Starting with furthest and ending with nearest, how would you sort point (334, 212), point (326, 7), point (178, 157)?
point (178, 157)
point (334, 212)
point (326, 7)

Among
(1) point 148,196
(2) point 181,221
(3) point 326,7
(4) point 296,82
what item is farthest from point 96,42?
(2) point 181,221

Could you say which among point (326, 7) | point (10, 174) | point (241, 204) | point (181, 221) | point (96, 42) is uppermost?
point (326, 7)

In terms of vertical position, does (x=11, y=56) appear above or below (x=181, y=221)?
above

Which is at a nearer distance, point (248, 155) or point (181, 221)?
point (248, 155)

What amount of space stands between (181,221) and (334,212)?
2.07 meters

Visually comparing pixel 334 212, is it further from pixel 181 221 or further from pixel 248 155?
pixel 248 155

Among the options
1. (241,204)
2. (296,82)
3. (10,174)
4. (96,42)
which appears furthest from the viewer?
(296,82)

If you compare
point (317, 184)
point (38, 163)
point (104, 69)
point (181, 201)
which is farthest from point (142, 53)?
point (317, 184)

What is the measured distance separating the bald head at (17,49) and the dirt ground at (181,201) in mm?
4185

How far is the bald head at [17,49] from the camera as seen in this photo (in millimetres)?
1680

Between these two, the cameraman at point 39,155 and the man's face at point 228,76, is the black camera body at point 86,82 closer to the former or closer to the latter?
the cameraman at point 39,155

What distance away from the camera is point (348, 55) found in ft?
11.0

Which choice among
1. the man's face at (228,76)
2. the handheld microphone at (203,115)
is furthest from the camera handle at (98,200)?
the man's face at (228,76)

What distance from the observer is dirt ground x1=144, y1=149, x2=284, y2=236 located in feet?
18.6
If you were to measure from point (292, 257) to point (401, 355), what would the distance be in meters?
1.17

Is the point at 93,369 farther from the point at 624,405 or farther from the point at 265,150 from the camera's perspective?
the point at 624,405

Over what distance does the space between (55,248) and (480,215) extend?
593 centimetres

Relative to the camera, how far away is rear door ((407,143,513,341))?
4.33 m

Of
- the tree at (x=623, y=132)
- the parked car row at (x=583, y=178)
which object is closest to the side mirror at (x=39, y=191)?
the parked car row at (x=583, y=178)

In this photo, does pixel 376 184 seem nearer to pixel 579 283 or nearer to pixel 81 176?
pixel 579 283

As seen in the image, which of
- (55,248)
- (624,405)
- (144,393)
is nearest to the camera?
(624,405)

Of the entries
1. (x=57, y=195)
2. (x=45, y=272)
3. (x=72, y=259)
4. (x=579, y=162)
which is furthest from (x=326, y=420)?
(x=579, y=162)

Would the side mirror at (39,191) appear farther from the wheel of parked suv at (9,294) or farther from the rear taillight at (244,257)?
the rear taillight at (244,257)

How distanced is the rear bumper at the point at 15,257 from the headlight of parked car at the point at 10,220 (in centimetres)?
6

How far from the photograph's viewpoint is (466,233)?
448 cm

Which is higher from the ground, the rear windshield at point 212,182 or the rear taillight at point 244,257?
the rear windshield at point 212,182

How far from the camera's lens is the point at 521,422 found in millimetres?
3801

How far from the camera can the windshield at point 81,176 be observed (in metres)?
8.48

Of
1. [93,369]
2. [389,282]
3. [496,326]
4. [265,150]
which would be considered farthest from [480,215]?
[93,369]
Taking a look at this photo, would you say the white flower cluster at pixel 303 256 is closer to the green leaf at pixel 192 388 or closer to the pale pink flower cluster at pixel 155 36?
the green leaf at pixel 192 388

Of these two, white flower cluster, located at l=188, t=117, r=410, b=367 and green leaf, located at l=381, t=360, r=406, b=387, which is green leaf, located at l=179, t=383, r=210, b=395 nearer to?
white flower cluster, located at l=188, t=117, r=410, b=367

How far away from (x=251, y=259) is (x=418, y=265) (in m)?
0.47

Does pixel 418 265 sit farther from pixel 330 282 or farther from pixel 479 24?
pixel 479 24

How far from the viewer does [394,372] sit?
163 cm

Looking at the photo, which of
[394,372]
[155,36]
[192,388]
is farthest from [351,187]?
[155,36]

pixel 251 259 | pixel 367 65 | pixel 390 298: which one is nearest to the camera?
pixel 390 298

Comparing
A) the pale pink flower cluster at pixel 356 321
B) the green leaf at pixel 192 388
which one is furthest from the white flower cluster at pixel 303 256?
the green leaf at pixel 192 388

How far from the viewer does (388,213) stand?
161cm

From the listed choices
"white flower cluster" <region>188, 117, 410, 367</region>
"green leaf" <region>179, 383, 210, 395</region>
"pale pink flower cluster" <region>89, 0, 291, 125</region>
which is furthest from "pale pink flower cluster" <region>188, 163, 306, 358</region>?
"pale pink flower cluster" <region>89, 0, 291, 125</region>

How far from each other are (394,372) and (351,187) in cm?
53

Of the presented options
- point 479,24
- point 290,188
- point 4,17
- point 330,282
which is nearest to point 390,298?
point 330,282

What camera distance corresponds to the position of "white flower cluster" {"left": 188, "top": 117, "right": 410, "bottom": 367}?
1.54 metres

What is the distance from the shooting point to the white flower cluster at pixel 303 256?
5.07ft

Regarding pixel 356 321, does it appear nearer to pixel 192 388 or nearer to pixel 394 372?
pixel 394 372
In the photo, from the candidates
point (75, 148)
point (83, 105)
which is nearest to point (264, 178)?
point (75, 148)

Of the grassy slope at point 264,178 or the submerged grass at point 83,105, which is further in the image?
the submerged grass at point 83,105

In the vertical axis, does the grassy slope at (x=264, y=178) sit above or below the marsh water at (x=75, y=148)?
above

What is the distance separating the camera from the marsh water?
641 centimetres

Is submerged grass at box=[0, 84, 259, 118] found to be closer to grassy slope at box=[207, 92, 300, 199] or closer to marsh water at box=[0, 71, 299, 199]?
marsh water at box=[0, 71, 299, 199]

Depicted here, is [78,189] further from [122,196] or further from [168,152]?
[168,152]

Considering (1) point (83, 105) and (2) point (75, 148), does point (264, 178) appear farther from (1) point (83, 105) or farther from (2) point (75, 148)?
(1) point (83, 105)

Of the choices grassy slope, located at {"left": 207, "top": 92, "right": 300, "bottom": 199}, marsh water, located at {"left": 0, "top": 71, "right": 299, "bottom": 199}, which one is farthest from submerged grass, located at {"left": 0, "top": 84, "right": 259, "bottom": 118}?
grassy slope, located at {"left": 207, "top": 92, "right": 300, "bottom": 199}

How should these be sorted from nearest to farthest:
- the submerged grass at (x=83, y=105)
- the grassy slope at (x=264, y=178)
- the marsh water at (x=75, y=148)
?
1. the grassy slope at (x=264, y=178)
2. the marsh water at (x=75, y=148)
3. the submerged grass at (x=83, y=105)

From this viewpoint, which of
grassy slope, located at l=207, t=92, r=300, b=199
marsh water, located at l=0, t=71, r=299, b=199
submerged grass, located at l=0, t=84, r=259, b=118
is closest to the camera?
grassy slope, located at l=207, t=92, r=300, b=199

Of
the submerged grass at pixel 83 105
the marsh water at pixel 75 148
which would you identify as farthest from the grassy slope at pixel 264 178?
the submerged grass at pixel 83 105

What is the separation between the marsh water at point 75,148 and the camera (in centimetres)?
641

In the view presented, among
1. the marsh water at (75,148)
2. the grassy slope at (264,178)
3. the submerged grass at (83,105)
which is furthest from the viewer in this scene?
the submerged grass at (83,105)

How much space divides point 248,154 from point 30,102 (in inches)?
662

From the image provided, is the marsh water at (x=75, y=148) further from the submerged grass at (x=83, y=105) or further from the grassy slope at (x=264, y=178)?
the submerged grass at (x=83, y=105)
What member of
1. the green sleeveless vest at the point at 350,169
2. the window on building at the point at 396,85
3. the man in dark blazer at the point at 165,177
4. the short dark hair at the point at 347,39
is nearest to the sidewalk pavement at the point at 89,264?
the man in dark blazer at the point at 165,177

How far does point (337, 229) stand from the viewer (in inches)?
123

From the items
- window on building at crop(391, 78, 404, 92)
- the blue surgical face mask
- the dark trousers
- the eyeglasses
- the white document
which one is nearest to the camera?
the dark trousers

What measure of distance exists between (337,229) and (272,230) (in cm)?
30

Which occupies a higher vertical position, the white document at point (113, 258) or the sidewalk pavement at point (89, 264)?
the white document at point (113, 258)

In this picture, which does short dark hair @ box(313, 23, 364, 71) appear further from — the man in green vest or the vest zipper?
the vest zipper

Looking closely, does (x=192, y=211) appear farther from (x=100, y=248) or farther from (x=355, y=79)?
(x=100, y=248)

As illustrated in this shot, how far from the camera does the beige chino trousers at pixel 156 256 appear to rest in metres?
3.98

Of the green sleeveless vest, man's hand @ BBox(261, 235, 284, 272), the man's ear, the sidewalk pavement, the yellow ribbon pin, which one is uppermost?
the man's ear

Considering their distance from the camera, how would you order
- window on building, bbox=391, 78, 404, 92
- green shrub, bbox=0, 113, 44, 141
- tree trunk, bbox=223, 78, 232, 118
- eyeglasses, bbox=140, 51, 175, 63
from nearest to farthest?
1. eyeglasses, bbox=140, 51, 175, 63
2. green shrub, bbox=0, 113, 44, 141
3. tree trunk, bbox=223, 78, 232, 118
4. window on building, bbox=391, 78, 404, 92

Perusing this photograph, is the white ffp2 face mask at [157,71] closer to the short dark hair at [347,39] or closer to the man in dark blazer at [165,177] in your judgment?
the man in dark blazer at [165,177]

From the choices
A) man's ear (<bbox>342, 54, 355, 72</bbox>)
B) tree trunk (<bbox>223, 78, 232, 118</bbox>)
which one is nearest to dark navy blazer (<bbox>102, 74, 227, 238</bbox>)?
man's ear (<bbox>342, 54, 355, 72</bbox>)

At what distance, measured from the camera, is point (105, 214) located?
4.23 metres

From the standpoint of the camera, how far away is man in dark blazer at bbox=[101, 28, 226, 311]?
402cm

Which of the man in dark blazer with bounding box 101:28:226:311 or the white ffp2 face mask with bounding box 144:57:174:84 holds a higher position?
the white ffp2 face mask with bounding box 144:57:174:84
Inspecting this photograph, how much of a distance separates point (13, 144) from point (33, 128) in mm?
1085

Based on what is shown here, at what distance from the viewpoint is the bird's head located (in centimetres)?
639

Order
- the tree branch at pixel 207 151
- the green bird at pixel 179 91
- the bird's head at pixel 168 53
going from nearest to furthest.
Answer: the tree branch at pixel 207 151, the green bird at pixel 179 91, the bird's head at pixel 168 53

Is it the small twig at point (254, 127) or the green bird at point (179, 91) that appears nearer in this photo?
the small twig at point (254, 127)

■ ■ ■

:: Exercise requirements ::
Render the item lines, starting at the line that contains "What camera distance" and ending at the line that contains "641 centimetres", as a Markdown table with the columns Row and Item line. Give each nonblank line its own numbered row and leave out blank lines.

:: Complete output ::
| Row | Item line |
|---|---|
| 1 | What camera distance corresponds to the position of "white flower cluster" {"left": 188, "top": 117, "right": 410, "bottom": 367}? |
| 2 | 1.54 metres |
| 3 | What is the distance from the shooting point to the white flower cluster at pixel 303 256? |
| 4 | 5.07ft |
| 5 | Regarding pixel 356 321, does it appear nearer to pixel 192 388 or nearer to pixel 394 372? |
| 6 | pixel 394 372 |
| 7 | In the photo, from the candidates |
| 8 | point (75, 148) |
| 9 | point (83, 105) |
| 10 | which is nearest to point (264, 178)? |
| 11 | point (75, 148) |
| 12 | Of the grassy slope at point 264,178 or the submerged grass at point 83,105, which is further in the image? |
| 13 | the submerged grass at point 83,105 |
| 14 | In the vertical axis, does the grassy slope at (x=264, y=178) sit above or below the marsh water at (x=75, y=148)? |
| 15 | above |
| 16 | What is the distance separating the camera from the marsh water? |
| 17 | 641 centimetres |